Bankruptcy Fraud: Signs of Trouble and How to React

Bankruptcy Fraud: Signs of Trouble and How to React

January 2016

 

IN THIS ISSUE

— Faltering Business or Shady Business? Signs of Bankruptcy Fraud
— Falling Victim to Bankruptcy Fraud: How to Respond

GREETINGS!

Welcome to the January edition of our newsletter! In this issue, we’ll examine the signs that a bankruptcy proceeding may have been initiated by, or tainted by, fraudulent acts as well as tips on how creditors can respond.

FALTERING BUSINESS OR SHADY BUSINESS? SIGNS OF BANKRUPTCY FRAUD

Since the financial crisis of 2008, courts have been awash in personal and corporate bankruptcy proceedings, with myriad companies seeking relief or protection from creditors. Some of these proceedings are likely the result of difficult economic circumstances, but some may also be the result of intentional, fraudulent acts by executives, and if your company has done business with a vendor, or client, that is considering bankruptcy, there are some signs to look for that may merit further investigation.

One potential indicator may be a significant change in ownership or management. If your company had supplied automobile parts to a large repair shop chain, for example, and new owners replaced the long-standing ownership (also replacing their executives), the background of the new owners and managers may be relevant. Although not an overt indicator of fraud, an established company presents such an opportunity for new managers to trade upon the company’s reputation as a means of extending lines of credit that the owners never intend to repay, for example.

Another potential indicator is that a company suddenly begins accruing a great deal more debt than it has traditionally; if your client has a relationship with the company, they may know about this directly, but sources such as Dun & Bradstreet or Experian also track the age and amount of debt, as well as a company’s payment habits and history.
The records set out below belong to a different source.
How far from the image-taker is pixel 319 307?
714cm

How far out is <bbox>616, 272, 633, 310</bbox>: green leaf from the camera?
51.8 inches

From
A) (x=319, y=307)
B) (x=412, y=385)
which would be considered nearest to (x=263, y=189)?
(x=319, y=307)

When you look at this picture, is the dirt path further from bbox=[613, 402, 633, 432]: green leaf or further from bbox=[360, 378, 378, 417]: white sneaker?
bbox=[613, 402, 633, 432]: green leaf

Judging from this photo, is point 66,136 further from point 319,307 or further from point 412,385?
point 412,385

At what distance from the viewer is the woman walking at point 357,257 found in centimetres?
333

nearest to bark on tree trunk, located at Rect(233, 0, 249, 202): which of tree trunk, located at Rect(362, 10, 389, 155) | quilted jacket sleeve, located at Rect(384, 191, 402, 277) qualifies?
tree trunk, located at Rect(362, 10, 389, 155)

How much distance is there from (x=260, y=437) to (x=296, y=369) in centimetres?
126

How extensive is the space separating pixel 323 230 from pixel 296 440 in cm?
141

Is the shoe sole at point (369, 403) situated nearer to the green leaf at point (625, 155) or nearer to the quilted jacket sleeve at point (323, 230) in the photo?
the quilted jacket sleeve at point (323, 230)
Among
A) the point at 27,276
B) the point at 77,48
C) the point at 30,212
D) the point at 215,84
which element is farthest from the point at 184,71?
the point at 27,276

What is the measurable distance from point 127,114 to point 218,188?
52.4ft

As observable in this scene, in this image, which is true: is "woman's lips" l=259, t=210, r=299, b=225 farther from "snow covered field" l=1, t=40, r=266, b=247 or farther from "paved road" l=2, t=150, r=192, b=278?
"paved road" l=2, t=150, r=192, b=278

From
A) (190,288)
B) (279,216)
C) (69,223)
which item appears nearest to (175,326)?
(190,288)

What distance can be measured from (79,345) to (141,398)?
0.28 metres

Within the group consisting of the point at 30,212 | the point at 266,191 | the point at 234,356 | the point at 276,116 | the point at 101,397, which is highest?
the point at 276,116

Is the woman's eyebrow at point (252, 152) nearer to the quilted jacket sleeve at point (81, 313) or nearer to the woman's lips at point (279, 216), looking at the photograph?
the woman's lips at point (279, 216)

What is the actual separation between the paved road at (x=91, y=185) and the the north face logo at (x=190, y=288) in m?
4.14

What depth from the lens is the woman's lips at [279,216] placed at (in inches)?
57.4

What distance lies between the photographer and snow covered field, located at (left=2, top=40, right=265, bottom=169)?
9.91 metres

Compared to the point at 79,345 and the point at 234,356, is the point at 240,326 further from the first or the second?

FALLING VICTIM TO BANKRUPTCY FRAUD: HOW TO RESPOND

The process of being victimized by bankruptcy fraud is a painful one that begins long before a petition is filed, with repeated calls or letters seeking payment typically being the first course of action. Once a petition has been filed, if it is accepted by the court, creditors can file an adversary proceeding, a separate action before the bankruptcy court most often used to recover monies or property the creditor believes were fraudulently withheld or converted before the petition was filed. For instance, if the company owned a warehouse for many years and it was transferred to an unknown limited liability company shortly before bankruptcy, that could be a fraudulent conveyance. The best way to research this type of transaction is to review public records and, if approved by your counsel, to have a researcher speak with former employees in a position to know more about questionable decisions or transactions.

Bankruptcy fraud takes many forms and has numerous nuances, but the same principles apply no matter the particulars: vigilance and persistence during a relationship, and thorough research of a party’s actions after a petition is filed, can help prevent, or at least mitigate, the prospect of your client losing all they were owed or, at best, getting only pennies on the dollar via the typical bankruptcy process.